Problems to work on -
1. Please answer these questions from the La Frontera text below:
(a) What does the photograph caption say the photograph shows, and in what year?
(b) What do people eat on Thanksgiving in la frontera?
(c) What did Customs detain the writer for trying to smuggle across the border?
2. Extend the La Frontera text below, starting after its last sentence and keeping its first-person voice.

La Frontera

 

La Frontera

"The U.S.-Mexican border es una herida abierta where the Third World grates against the first and bleeds.  And before a scab forms it hemorrhages again, the lifeblood of two worlds merging to form a third country-- a borer culture."
Gloria Anzaldua


Photograph by Bruce Berman.
The Rio Grande at El Paso/Juarez, 1985
Thanks to the Borderlands Encyclopedia, University of Texas at El Paso.

 

I was born and raised on the Texas-Chihuahua border, a place that is both beautiful and sad.

I loved growing up there.  La frontera is a place where people eat turkey mole on Thanksgiving, where mueblerías, furniture stores,  illustrate their annual sales with images of soldaderas, where every morning people cross the river with tortillas and aguacates to sell in middle-class neighbors on the U.S. side.

La frontera is a place where my elementary school mandated compulsory Spanish lessons beginning in first grade while my primos on the southside were spanked for speaking in that very language on their school grounds.

La frontera is a place where several years ago I was detained by Customs for trying to smuggle a mango, a reddish-golden, sweet-smelling mango, across the border in my purse.  I wanted to bring it home with me to remind me of México, that long-lost sweet homeland of my immigrant parents and grandparents.

Dataset excerpts -
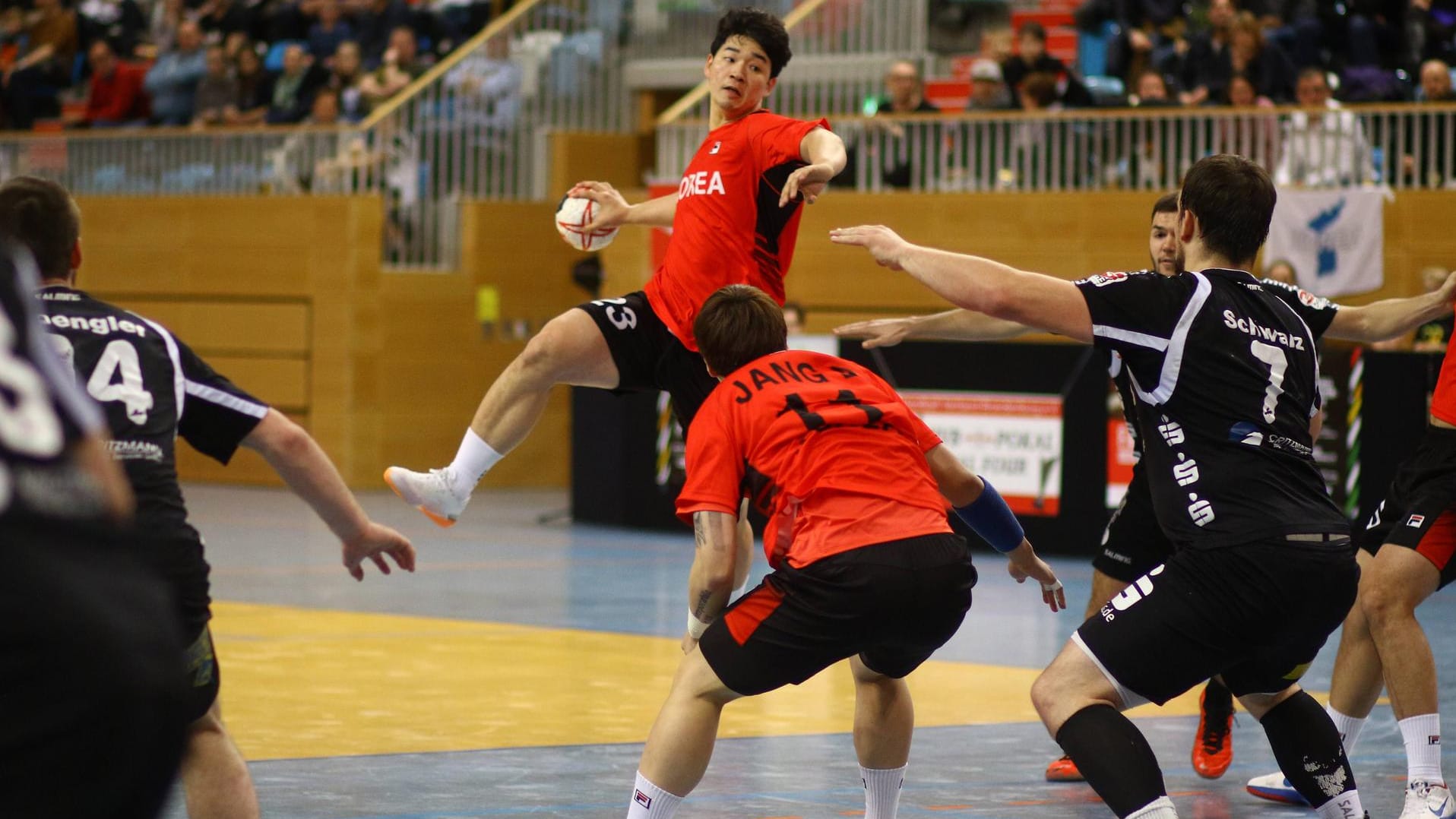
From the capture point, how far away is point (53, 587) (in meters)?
2.47

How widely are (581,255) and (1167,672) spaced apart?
19276 mm

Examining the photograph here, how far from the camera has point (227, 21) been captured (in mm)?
26000

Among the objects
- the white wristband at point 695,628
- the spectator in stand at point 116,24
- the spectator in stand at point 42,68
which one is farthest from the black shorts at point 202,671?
the spectator in stand at point 116,24

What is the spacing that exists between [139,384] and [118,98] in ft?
73.1

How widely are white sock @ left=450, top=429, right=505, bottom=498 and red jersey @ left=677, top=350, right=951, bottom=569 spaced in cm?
200

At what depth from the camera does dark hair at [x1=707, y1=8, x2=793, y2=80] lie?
23.8ft

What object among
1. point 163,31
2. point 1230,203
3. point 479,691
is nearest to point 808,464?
point 1230,203

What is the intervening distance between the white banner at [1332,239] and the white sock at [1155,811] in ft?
42.8

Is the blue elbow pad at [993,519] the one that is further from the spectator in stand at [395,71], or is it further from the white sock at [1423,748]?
the spectator in stand at [395,71]

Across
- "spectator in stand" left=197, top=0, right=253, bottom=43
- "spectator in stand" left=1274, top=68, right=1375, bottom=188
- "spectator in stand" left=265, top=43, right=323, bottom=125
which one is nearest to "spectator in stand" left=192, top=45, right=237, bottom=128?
"spectator in stand" left=265, top=43, right=323, bottom=125

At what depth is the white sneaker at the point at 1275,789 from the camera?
7422 millimetres

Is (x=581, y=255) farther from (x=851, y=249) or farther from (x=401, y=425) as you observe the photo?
(x=851, y=249)

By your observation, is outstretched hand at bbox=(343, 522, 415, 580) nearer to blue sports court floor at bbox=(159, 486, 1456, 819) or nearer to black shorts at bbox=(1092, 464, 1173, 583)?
→ blue sports court floor at bbox=(159, 486, 1456, 819)

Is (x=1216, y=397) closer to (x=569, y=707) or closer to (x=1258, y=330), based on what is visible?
(x=1258, y=330)
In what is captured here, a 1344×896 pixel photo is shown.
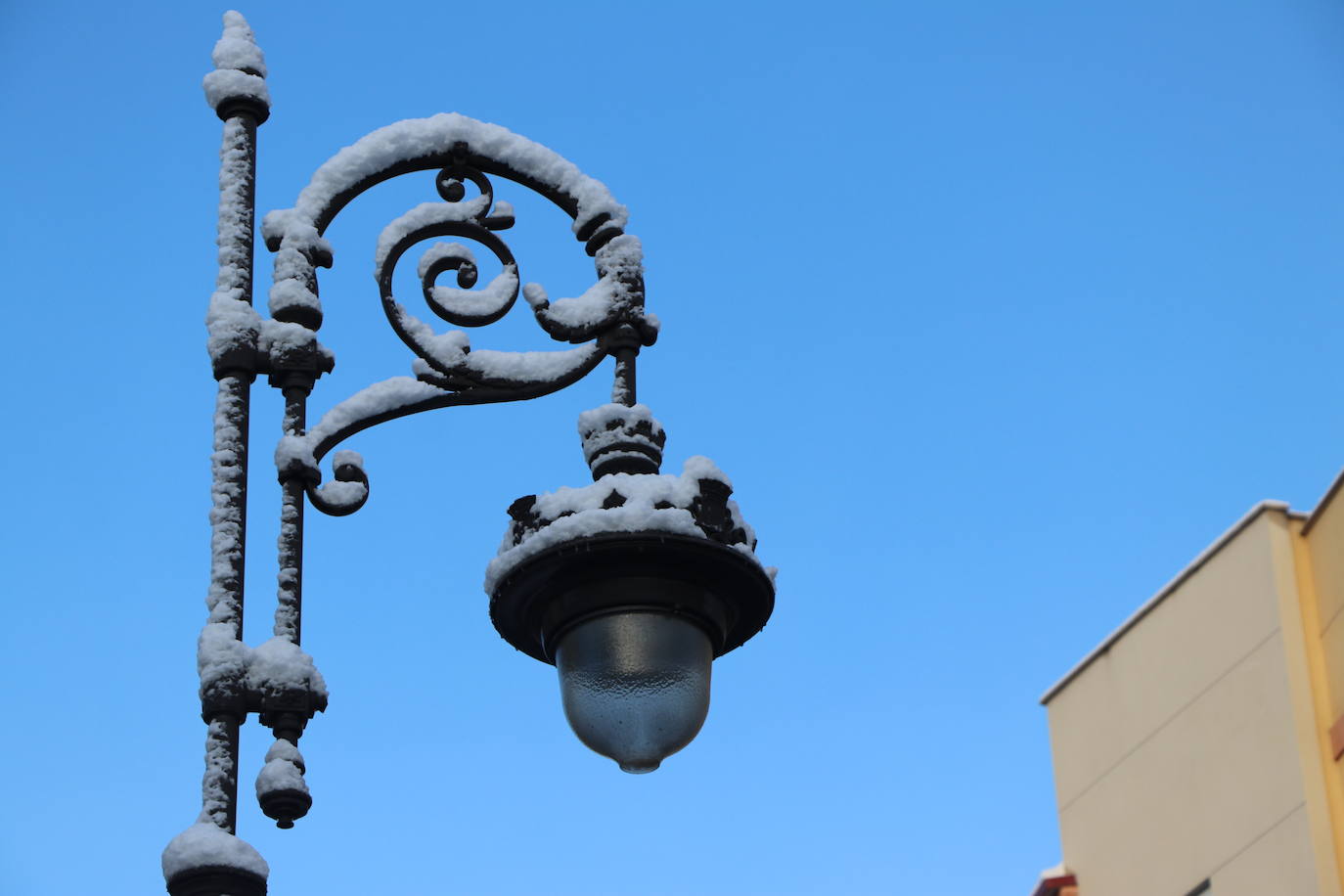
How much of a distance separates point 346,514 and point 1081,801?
17.1 meters

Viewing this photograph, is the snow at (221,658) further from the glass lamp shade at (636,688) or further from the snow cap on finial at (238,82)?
the snow cap on finial at (238,82)

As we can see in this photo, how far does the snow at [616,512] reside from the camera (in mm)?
4680

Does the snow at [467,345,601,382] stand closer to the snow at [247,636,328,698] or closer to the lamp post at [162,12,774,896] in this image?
the lamp post at [162,12,774,896]

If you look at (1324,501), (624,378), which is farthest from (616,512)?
(1324,501)

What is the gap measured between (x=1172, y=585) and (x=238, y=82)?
15365mm

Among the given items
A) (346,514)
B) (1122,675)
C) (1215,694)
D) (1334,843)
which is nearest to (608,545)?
(346,514)

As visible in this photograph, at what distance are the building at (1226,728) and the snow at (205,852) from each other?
1399 cm

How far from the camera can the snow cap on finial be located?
5273mm

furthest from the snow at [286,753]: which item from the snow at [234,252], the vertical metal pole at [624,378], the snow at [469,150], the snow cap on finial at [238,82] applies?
the snow cap on finial at [238,82]

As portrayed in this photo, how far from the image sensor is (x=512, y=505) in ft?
16.1

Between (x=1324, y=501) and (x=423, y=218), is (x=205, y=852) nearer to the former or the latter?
(x=423, y=218)

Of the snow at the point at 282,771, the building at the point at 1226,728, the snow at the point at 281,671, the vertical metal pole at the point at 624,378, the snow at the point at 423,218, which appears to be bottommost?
the snow at the point at 282,771

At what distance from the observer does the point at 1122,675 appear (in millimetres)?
20000

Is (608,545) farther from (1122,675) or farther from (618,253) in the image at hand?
(1122,675)
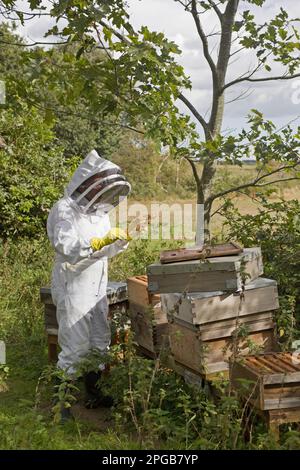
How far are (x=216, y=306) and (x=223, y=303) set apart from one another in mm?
58

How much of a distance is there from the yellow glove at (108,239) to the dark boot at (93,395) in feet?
3.23

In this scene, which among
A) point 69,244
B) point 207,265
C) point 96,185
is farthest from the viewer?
point 96,185

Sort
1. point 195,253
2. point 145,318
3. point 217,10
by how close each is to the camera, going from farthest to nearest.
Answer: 1. point 217,10
2. point 145,318
3. point 195,253

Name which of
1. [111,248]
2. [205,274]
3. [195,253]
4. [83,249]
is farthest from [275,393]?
[83,249]

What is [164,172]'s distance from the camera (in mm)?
19266

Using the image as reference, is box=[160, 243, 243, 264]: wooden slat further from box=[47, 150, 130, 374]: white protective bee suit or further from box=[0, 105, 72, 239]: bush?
box=[0, 105, 72, 239]: bush

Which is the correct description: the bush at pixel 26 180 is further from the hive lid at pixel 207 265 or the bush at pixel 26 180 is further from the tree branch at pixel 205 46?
the hive lid at pixel 207 265

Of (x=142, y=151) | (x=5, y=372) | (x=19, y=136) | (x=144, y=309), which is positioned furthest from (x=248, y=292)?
(x=142, y=151)

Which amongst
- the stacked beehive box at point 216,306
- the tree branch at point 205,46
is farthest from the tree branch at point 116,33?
the stacked beehive box at point 216,306

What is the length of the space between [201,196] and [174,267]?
2023 millimetres

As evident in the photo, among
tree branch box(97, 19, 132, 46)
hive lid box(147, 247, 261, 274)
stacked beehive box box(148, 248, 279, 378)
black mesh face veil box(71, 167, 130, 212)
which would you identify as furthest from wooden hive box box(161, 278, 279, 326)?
tree branch box(97, 19, 132, 46)

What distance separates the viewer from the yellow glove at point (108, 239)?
177 inches

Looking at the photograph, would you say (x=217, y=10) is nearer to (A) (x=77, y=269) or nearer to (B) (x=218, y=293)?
(A) (x=77, y=269)

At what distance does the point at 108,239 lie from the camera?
14.7 feet
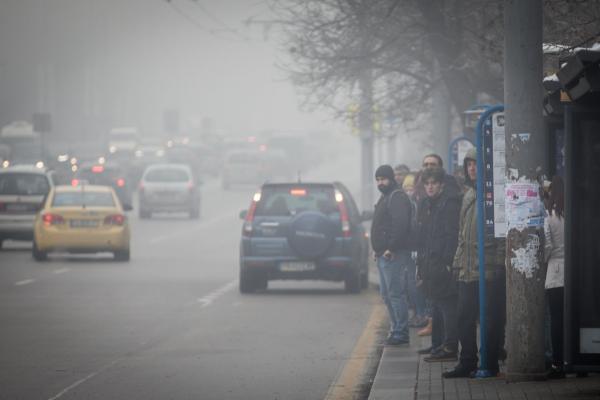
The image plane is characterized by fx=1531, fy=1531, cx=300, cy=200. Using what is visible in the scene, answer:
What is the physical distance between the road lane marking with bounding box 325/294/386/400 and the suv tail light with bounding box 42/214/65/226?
11.5 meters

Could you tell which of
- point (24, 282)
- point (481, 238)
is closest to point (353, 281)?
point (24, 282)

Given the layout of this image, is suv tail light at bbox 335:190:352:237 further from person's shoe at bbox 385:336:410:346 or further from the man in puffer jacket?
the man in puffer jacket

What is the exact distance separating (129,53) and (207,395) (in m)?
143

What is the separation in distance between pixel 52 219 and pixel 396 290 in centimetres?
1446

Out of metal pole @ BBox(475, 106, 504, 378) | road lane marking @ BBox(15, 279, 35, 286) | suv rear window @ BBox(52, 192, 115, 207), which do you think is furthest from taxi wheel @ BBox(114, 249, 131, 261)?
metal pole @ BBox(475, 106, 504, 378)

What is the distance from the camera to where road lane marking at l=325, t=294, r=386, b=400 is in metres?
11.5

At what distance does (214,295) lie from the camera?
21469mm

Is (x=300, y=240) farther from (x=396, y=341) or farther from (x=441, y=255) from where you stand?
(x=441, y=255)

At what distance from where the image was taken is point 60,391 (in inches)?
454

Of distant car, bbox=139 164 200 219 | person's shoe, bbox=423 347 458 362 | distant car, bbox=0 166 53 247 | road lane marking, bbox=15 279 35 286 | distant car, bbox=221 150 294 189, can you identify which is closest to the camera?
person's shoe, bbox=423 347 458 362

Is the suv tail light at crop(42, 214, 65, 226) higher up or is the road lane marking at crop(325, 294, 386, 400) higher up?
the suv tail light at crop(42, 214, 65, 226)

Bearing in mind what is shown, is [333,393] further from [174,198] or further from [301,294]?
[174,198]

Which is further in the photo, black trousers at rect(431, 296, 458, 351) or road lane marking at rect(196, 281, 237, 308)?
road lane marking at rect(196, 281, 237, 308)

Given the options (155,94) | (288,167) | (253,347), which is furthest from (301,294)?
(155,94)
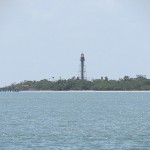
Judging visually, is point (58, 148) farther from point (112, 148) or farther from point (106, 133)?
point (106, 133)

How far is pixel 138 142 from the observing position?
5484 cm

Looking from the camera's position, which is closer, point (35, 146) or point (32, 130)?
point (35, 146)

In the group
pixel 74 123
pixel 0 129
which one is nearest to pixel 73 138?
pixel 0 129

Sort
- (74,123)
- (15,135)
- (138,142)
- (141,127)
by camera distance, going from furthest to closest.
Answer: (74,123) < (141,127) < (15,135) < (138,142)

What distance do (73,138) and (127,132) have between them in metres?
8.01

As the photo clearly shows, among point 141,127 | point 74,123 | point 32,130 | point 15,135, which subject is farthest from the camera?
point 74,123

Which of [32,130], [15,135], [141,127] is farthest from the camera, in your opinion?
[141,127]

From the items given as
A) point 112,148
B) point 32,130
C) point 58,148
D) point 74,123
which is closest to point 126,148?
point 112,148

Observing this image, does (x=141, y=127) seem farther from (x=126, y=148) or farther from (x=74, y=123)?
(x=126, y=148)

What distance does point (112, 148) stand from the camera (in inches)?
2004

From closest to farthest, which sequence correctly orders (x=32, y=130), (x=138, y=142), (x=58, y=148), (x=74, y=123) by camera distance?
(x=58, y=148)
(x=138, y=142)
(x=32, y=130)
(x=74, y=123)

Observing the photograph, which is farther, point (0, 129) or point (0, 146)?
A: point (0, 129)

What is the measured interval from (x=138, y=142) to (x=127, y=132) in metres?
8.38

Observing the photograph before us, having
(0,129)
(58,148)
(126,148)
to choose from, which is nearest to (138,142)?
(126,148)
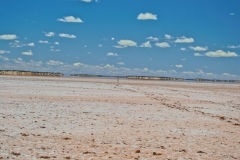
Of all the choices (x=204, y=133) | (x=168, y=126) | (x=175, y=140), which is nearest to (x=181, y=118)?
(x=168, y=126)

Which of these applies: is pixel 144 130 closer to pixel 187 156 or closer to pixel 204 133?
pixel 204 133

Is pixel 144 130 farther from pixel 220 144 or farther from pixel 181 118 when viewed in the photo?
pixel 181 118

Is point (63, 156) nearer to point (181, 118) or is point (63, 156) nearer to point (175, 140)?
point (175, 140)

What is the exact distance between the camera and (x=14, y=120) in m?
12.8

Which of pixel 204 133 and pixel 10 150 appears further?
pixel 204 133

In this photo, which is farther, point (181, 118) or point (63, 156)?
point (181, 118)

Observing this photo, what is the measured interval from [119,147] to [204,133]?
4.84 metres

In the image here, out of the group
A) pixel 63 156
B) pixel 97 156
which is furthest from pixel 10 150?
pixel 97 156

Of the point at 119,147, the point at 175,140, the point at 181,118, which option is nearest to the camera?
the point at 119,147

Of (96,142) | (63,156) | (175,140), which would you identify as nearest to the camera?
(63,156)

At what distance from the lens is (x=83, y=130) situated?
1144cm

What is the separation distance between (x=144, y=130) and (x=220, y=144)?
334 centimetres

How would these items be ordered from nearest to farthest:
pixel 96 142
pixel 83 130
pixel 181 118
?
pixel 96 142, pixel 83 130, pixel 181 118

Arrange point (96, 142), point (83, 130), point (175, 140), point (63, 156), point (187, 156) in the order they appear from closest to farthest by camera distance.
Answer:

Outputs for the tasks -
1.
(a) The Rio Grande at El Paso/Juarez, in 1985.
(b) Turkey mole.
(c) A mango, carried in the writer's purse.

2.
La frontera  is where my identical twin sister, Elisa, and I  were born in the mid-fifties in a small medical clinic near downtown Juárez.  She stayed with our mother in Juárez and died of an intestinal virus, still the biggest killer of Mexican children on the border.  I was taken to the U.S. side where I grew up.  Elisa is buried in an unmarked grave in the municipal cemetery in Juárez.  Because of her, I know a part of me will always be on the other side, el otro lado.

In downtown El Paso there is a plaza.  Poor children from Juárez cross each day and hide in the underground bathrooms there, selling sex for survival. No one sees them unless they know to look.  They are invisible, like so much of what happens in the place where two nations and many different groups of people meet.  We have to look below the surface to see what is really happening.

The border is a beautiful and sad place.  Because of this, I have spent a decade studying it and a lifetime learning the stories of its people.